AMNESTY INTERNATIONAL-PRESS RELEASE
AI Index: AFR 01/010/2004
10 May 2004

As government officials and civil society representatives meet in Entebbe,
Uganda, on 10 and 11 May to discuss the death penalty in Commonwealth
African countries, Amnesty International welcomes positive action across
Africa to abolish capital punishment. About half of the countries in
Africa no longer execute convicted prisoners.

In 1990, only Cape Verde had no provision for capital punishment in its
legislation. By 2002, 10 countries in Africa had de jure abolished the
death penalty, while 10 others had de facto abolished it.

Over the past 10 years the number of countries of the Economic Community
of West African States and Mauritania that have legally abolished the
death penalty or have not carried out executions has risen from one to 10.
Only Guinea, Liberia, Nigeria and Sierra Leone have carried out executions
in the last decade.

In Nigeria the last person to be executed was hanged on 3 January 2001, as
far as Amnesty International is aware. President Olusegun Obasanjo has
repeatedly declared his opposition to the death penalty and in November
2003 initiated the National Study Group on the Death Penalty with a
mandate to conduct a national debate on the issue and to make
recommendations to the Federal Government by June 2004. Amnesty
International is urging the National Study Group on the Death Penalty to
recommend a complete abolition of the death penalty for all crimes.

AIM OF THE TASK –
According to the press release, which country was the only one in Africa in 1990 with no provision for capital punishment in its laws?

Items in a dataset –
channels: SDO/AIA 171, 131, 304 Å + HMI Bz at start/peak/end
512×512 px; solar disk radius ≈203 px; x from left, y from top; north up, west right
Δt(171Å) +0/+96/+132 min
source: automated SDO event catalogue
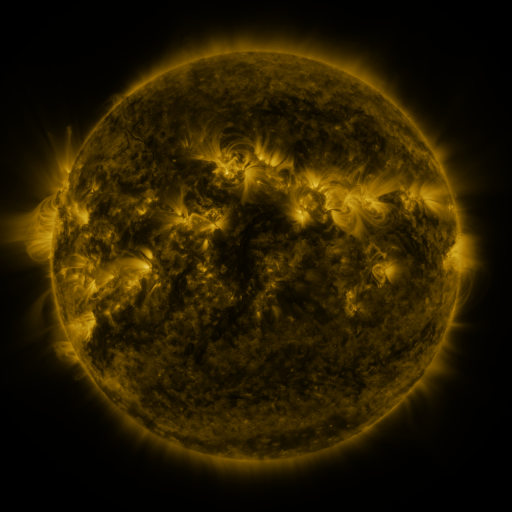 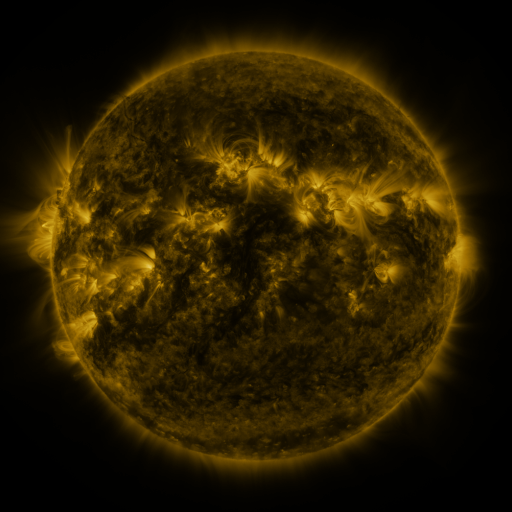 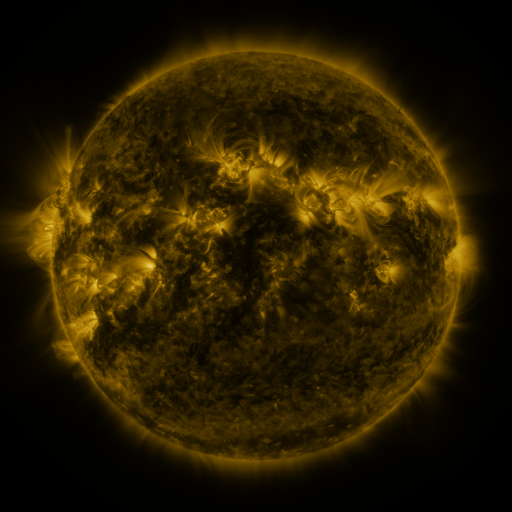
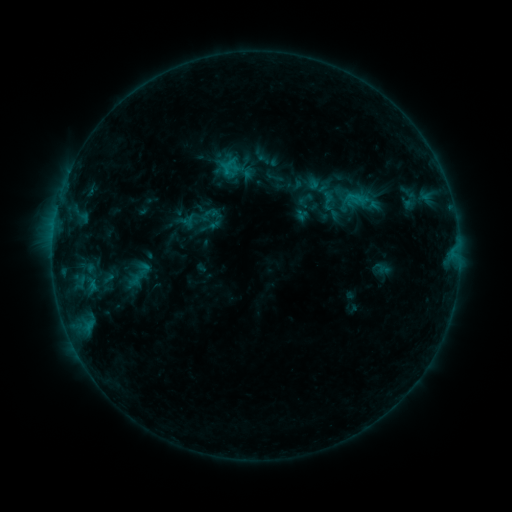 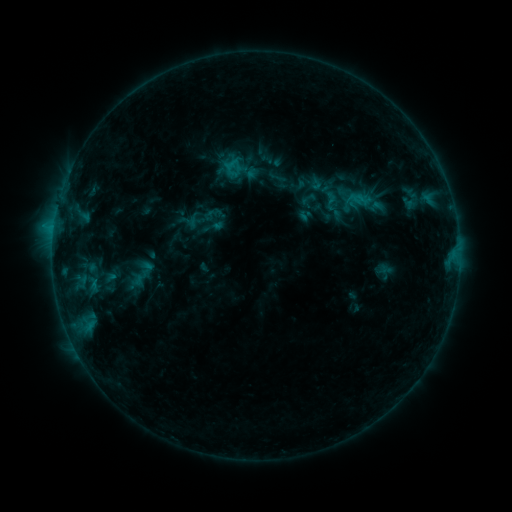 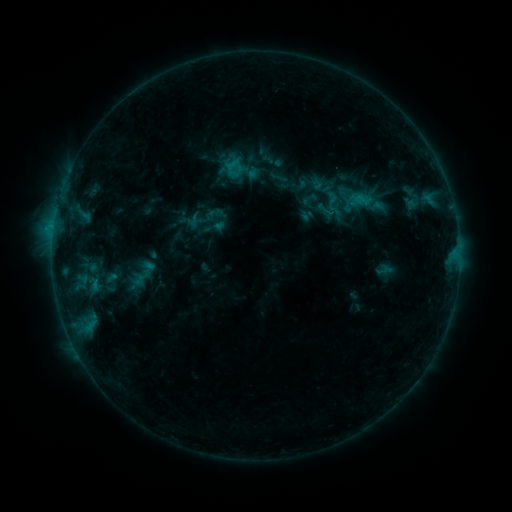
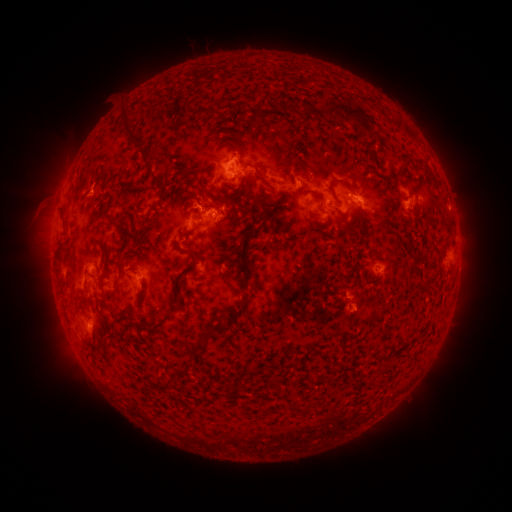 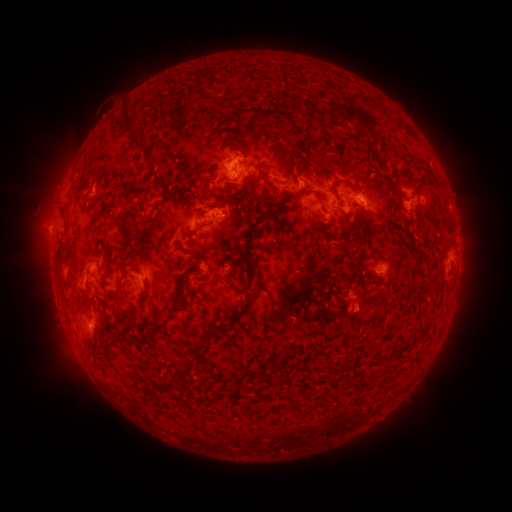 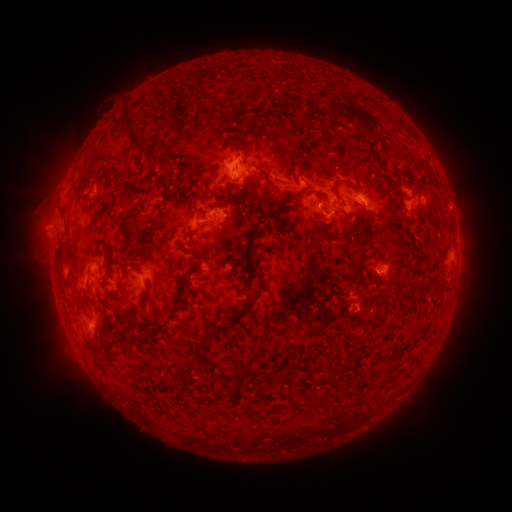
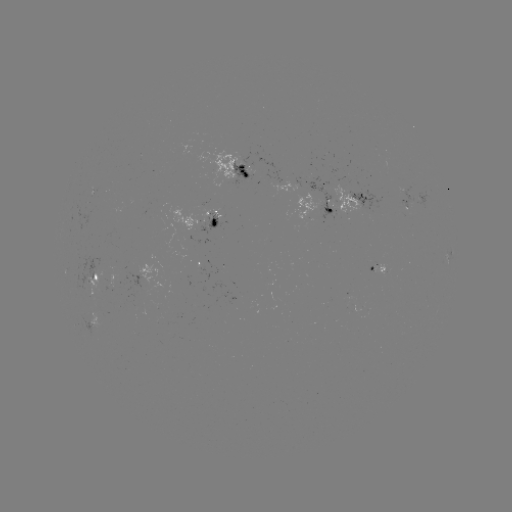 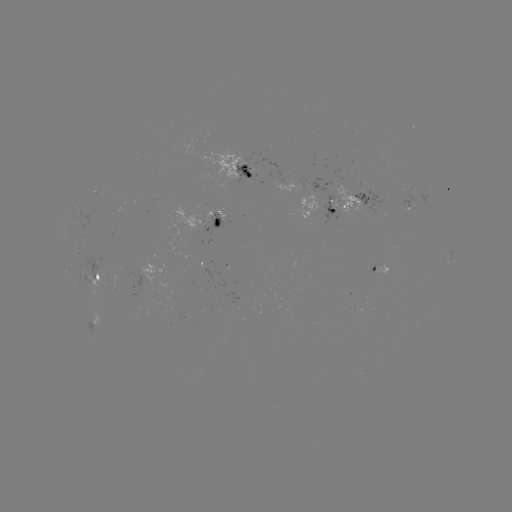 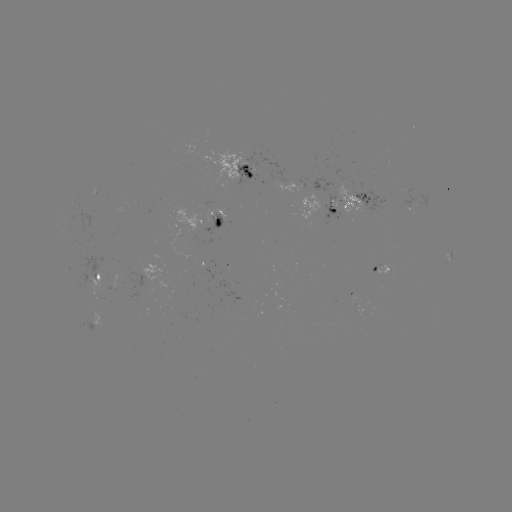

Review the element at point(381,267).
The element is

EXPECTED ANSWER –
Cape Verde